- Problem requirements -
In the comment thread about Ricardo Caballero below, explain in one to three sentences why zorba questions the assumption that the assets are actually worth more.

Ricardo Caballero

is absolutely right.

Posted by jck on January 26th, 2009 at 11:07 am    7 Comments

7 Responses to “ Ricardo Caballero ”

  • # 1 Tim Says:

    I find the last paragraph a bit glib:-

    “What about the taxpayers? The best that can happen to all of us is that the financial crisis ends as soon as possible. This is the first priority, the rest can wait. If the transfer to the financial institutions ends up being too large for society’s taste, then it is always possible for the government to undo some of it through ex-post taxation of excessive earnings. Conversely, if the transfer is too low (the price of the insurance and the first-loss threshold too high), it may well be that we do not get another chance, at great cost not only to financial institutions but also to taxpayers.”

    Given that he is proposing sticking it to the taxpayer. I am also of the view that the very fact that these entities remain quoted is a cause of instability in and of itself.

  • # 2 jck Says:

    The taxpayer is stuck anyway, the longer the crisis and the more he is.
    Agree on the quoting of the entities, capital-less means no point in quoting.

  • # 3 Steve Darden Says:

    Obama could have the political + rhetorical skills to sell the country on the Ricardo Caballero plan. Because it looks like more “bailout” for Wall Street the opposition will be ferocious.

    If Obama could sell Caballero + Luigi Zingales’ “Plan B” + Zingales’ capital gains tax cut –>> a way out of this mess. E.g., Obama could turn this around by selling real change

    How should the insurance price discovery work?

  • # 4 zorba Says:

    I don’t understand what part of his suggestions are right. If there is an efficient market, will it not price the assets effectively? If not, what are we trying to protect? Have we not bought enough time since Bear for the possibility of “fire sale” to mitigate? How much longer is actually needed?

    And what justifies the assumption that the assets are actually worth more? If it is MBS, there is high likelihood that they are not… Home prices in US are still higher than affordability per most measures.

  • # 5 jck Says:

    the part about operating without capital, a sovereign state with a good credit doesn’t need to put capital, a guarantee on the assets should be good enough, of course this is a temporary not a long term fix.

- Entries -
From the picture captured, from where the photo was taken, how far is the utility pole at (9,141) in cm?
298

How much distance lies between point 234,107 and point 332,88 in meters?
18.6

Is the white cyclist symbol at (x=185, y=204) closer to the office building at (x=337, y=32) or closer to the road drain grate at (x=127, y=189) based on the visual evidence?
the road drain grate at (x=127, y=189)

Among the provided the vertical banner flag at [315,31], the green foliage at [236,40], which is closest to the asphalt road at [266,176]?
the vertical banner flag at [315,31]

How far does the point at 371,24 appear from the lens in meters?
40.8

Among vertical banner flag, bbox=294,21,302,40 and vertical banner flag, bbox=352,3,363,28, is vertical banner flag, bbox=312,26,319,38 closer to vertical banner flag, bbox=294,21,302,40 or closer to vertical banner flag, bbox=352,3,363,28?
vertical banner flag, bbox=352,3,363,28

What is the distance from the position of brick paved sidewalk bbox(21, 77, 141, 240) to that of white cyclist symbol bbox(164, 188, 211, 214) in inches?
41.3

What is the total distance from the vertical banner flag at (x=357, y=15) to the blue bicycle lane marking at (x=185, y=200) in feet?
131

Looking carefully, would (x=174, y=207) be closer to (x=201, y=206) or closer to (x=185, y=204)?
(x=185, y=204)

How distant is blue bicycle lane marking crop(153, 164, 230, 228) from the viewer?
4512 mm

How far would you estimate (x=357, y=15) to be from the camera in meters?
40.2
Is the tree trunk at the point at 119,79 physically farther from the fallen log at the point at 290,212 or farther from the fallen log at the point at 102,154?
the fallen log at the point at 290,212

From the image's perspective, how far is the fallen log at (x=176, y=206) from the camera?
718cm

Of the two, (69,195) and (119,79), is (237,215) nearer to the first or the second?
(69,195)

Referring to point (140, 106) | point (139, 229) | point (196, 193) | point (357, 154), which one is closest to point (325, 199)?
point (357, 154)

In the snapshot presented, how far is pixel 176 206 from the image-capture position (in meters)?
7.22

--

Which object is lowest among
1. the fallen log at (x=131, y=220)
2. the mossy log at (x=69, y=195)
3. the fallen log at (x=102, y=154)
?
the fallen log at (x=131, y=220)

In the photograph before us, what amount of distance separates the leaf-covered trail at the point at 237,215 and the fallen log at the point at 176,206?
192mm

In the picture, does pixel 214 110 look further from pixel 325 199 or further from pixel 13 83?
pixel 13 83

* * *

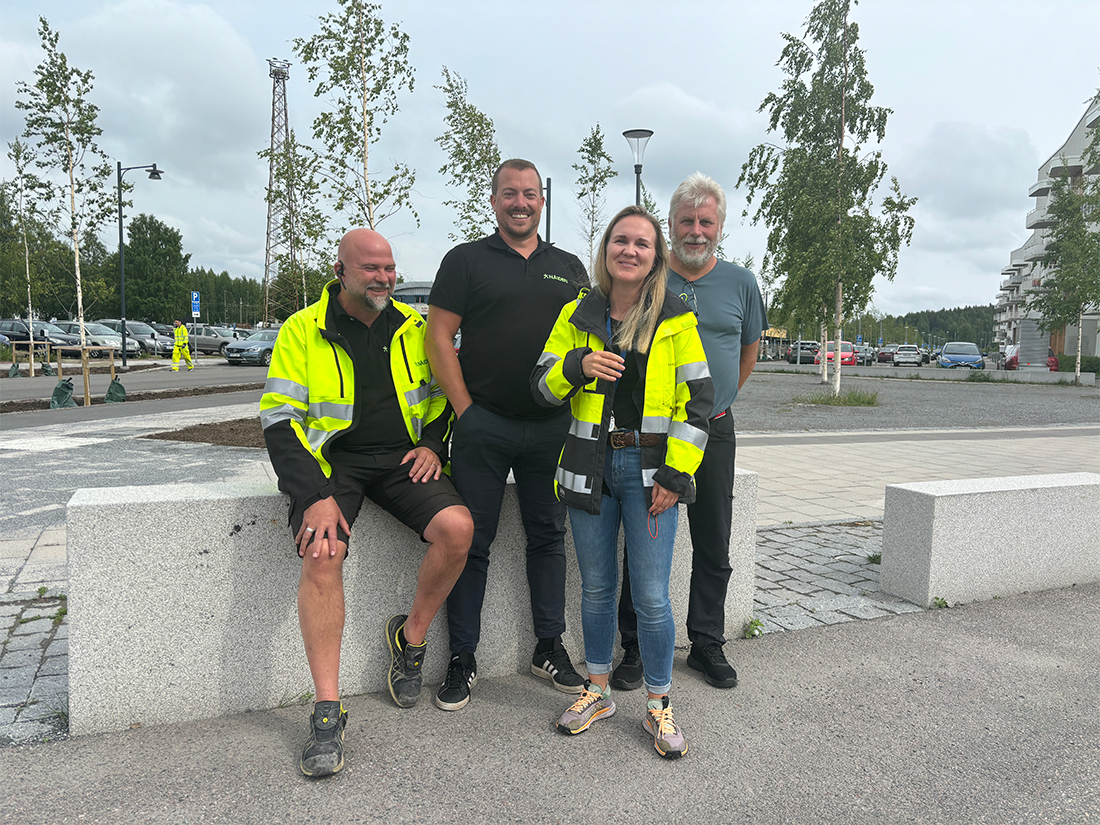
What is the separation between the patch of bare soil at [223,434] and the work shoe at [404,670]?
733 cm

- Exercise solution -
zorba says that if the assets are MBS, they are very likely not worth more. By most measures, US home prices are still higher than what people can afford.